Nordbahntrasse

Plan der Nordbahntrasse
Nordbahntrasse bei Wuppertal-Lüntenbeck
Schlucht Bramdelle zwischen Bahnhof Wichlinghausen und Haltepunkt Nächstebreck
Im östlichsten Teil der Nordbahntrasse

Die Nordbahntrasse in Wuppertal ist ein rund 22 km langer, breit ausgebauter Fuß-, Rad- und Inlineskaterweg auf den ehemaligen Eisenbahnstrecken 2423 (Rheinische Strecke) und 2713 (Kohlenbahn). Sie zieht sich auf einer West-Ost-Achse entlang des nördlichen Hanges des Wuppertaler Stadtgebiets. Auf der Strecke befinden sich Brücken und Viadukte mit insgesamt eineinhalb Kilometern Länge sowie fünf Radwegtunnel mit insgesamt zwei Kilometern Länge. Die Trasse führt an zahlreichen Zeugnissen der Wuppertaler Industrie- und Verkehrsgeschichte, an Wohnquartieren, Denkmälern und geologischen Besonderheiten vorbei,[1] die auf rund 90 begleitenden Tafeln beschrieben sind.

Wuppertal kann wegen seines engen Tals und steilen Hängen für Fahrradfahrer eine Herausforderung darstellen. Mit der durchgehenden und meist ebenerdigen Nordbahntrasse wurde erstmals eine weiträumige und städtebaulich bedeutsame Alternativroute geschaffen, in deren unmittelbarem Einzugsbereich von einem Kilometer beiderseits der Strecke über 100.000 Menschen leben. Zahlreiche Schulen und öffentliche Einrichtungen liegen mit den Stadtzentren Elberfeld und Barmen im Nahbereich der Trasse und sind so jederzeit über den Fuß- und Radweg erreichbar.

Die Nordbahntrasse bindet Wuppertal an das überregionale Radwegenetz (Korkenziehertrasse und Niederbergbahn im Westen, Barmer Kohlenbahn im Osten) an und ist Teil des Bergischen Panorama-Radwegs.[2] Die zehn Kilometer der Trasse, die durch innerstädtische Bereiche führen, sind sechs Meter breit und nachts beleuchtet. In den Außenbereichen der Stadt ist die Trasse dreieinhalb bis vier Meter breit.

Geschichte

Baugeschichte

Unter der Federführung von Carsten Gerhardt konkretisierten sich Ende 2005 in Teilen der Wuppertaler Bürgerschaft Pläne, die 1991 stillgelegten Bahnstrecken zu einem Freizeitweg umzugestalten. Dieser sollte Menschen verschiedener Stadtteile fußläufig verbinden und kreuzungsfrei aus der Stadt in die Natur hinausführen.[3]

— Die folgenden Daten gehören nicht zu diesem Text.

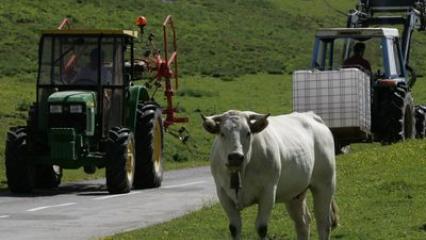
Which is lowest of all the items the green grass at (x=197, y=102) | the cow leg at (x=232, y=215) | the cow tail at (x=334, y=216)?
the green grass at (x=197, y=102)

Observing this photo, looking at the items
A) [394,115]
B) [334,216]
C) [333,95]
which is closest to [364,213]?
[334,216]

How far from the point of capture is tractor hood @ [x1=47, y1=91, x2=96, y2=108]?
74.2ft

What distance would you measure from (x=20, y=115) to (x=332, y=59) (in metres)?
9.66

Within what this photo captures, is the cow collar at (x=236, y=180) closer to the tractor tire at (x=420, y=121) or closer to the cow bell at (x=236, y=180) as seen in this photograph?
the cow bell at (x=236, y=180)

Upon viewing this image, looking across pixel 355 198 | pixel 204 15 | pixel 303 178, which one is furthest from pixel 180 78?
pixel 303 178

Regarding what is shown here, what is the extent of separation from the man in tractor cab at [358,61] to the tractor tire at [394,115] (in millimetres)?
990

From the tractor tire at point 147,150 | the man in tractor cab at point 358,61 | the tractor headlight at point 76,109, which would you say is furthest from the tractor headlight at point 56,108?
the man in tractor cab at point 358,61

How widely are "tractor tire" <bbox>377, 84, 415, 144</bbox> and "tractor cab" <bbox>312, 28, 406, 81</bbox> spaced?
0.49 meters

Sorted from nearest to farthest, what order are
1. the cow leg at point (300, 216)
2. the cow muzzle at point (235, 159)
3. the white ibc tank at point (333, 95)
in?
the cow muzzle at point (235, 159), the cow leg at point (300, 216), the white ibc tank at point (333, 95)

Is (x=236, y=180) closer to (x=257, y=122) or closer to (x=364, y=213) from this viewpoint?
(x=257, y=122)

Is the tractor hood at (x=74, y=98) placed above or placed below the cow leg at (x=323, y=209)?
above

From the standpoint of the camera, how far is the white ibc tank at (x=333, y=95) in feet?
86.8

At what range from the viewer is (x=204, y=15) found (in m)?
77.1

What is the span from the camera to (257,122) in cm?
1244
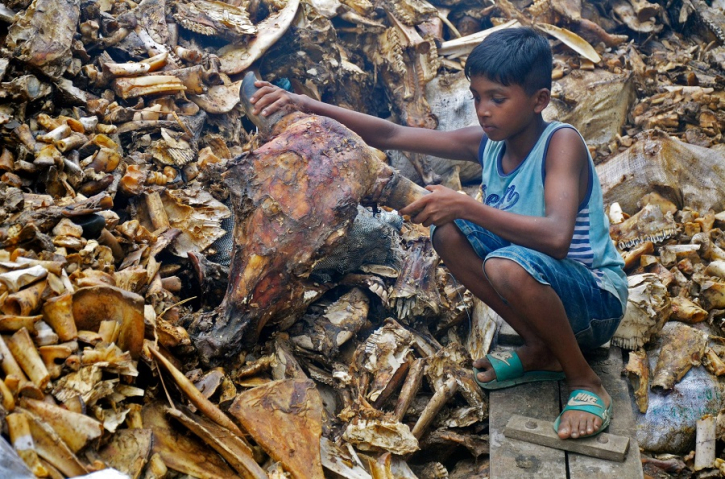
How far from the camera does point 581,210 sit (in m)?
2.42

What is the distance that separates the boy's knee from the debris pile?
0.60m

Der am 6. Februar 2006 gegründete gemeinnützige Verein Wuppertalbewegung erstellte eine Machbarkeitsstudie,[4] die er im Frühjahr 2006 der Öffentlichkeit vorstellte. Die geschätzten Kosten lagen bei 16 Millionen Euro, für die eine Förderung von 80 Prozent in Aussicht stand. Mit intensiver Öffentlichkeitsarbeit in Medien, Vereinen und politischen Gremien auf kommunaler und Landesebene konnte die Wuppertalbewegung ein positives Klima für das Projekt erwirken. Auch die Vertreter der Stadt Wuppertal reagierten positiv auf die Studie, gaben aber zu bedenken, dass die Stadt nicht über die finanziellen und personellen Kapazitäten zur Umsetzung der Idee verfügte.

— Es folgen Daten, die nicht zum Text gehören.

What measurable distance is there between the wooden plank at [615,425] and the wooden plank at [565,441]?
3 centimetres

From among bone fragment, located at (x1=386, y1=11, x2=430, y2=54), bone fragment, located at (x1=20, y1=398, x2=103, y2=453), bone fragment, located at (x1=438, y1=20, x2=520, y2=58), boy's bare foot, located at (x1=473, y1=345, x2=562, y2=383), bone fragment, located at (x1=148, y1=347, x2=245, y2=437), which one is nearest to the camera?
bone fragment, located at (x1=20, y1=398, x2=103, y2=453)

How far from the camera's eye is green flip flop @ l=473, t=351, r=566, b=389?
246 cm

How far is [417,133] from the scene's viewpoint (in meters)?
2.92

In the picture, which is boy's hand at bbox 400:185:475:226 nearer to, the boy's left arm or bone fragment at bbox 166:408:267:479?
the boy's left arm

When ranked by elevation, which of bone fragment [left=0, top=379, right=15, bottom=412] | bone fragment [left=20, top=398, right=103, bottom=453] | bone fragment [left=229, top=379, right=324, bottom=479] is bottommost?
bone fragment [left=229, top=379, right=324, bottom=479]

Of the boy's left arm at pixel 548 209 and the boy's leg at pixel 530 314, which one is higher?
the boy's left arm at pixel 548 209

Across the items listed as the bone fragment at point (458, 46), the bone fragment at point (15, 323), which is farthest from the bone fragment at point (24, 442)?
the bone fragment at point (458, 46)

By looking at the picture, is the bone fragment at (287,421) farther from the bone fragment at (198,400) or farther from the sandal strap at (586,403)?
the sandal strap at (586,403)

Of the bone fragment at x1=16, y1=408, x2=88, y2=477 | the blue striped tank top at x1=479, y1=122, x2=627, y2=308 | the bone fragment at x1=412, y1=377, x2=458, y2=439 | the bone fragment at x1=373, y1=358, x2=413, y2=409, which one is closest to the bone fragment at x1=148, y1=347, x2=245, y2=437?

Unter breiter Unterstützung der Bevölkerung konnte die Wuppertalbewegung in Mitmachaktionen die Trasse roden, ein Demonstrationsstück in Wichlinghausen bauen, Anträge für Fördermittel von Land und EU schreiben und bei vielen lokalen Unternehmen und Bürgern erfolgreich finanzielle Unterstützung einwerben.[5] Auf diese Weise kamen Spenden und Spendenzusagen von rund 3,3 Millionen Euro zusammen.[6] sodass bis Mitte 2008 die Finanzierung der notwendigen Eigenmittel gesichert war. Unter anderem spendete die Dr.-Werner-Jackstädt-Stiftung eine Million Euro,[7] zahlreiche weitere Unternehmen unterstützen das Projekt mit Großspenden.[8][9] Das Land NRW und die EU stellten die beantragten Fördermittel zur Verfügung.

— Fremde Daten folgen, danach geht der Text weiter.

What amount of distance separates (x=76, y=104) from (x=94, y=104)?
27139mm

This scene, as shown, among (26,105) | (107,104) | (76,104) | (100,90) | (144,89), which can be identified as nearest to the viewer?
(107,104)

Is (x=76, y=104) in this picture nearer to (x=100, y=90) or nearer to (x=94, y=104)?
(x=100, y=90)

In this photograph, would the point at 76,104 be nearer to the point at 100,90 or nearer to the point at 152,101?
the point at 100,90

2009 übertrug die Stadt der inzwischen von der Wuppertalbewegung gegründeten gemeinnützigen Tochter Wuppertaler Nordbahntrassen GmbH in einem öffentlich-rechtlichen Vertrag[10] die Verantwortung für den Bau und den 20-jährigen Betrieb der Trasse. Die Schienen wurden entfernt, der Weg eingeebnet und im Frühjahr 2010 die ersten zweieinhalb Kilometer zwischen Wuppertal-Rott und Ostersbaum mit ehrenamtlichen Bürgerengagement und unter Beteiligung des Zweiten Arbeitsmarkts (Wichernhaus Wuppertal, Gesellschaft für berufliche Aus- und Weiterbildung [GBA]) ausgebaut.

Im Sommer 2010 zog die Stadt den Bau wegen angeblicher Verstöße gegen das Vergaberecht an sich. Nach einer Planungsphase von 2011 bis 2013 nahm die Stadt angesichts der Ende 2014 auslaufenden Förderung die Bautätigkeiten wieder auf. Dennoch konnten wichtige Bauabschnitte wie die Brücken und Viadukte Wüstenhofer Straße, Uellendahler Straße, Sedanstraße, Westkotter Straße, Montagstraße, Max-Planck-Straße nicht rechtzeitig fertiggestellt werden, sodass die erforderlichen Baumaßnahmen in den Folgejahren bei laufendem Betrieb und ohne Fördermittel durchgeführt werden müssen. Die historischen Brücken Wüstenhofer Straße und Max-Planck-Straße hat die Stadt inzwischen gegen den Protest der Wuppertalbewegung[11] abgerissen und durch Neubauten ersetzt.

Die Trasse wurde nach Gesamtkosten von über 30 Millionen Euro am 19. Dezember 2014 eingeweiht und ist seitdem durchgehend befahrbar. Sie ist als öffentliche Straße der Stadt Wuppertal gewidmet[12] und trägt nach dem größten Einzelsponsor, der Jackstädt-Stiftung, den Namen ihres Gründers und heißt Dr.-Werner-Jackstädt-Weg.[7]

Das Projekt erhielt 2015 den Deutschen Fahrradpreis in der Kategorie „Infrastruktur“.[13]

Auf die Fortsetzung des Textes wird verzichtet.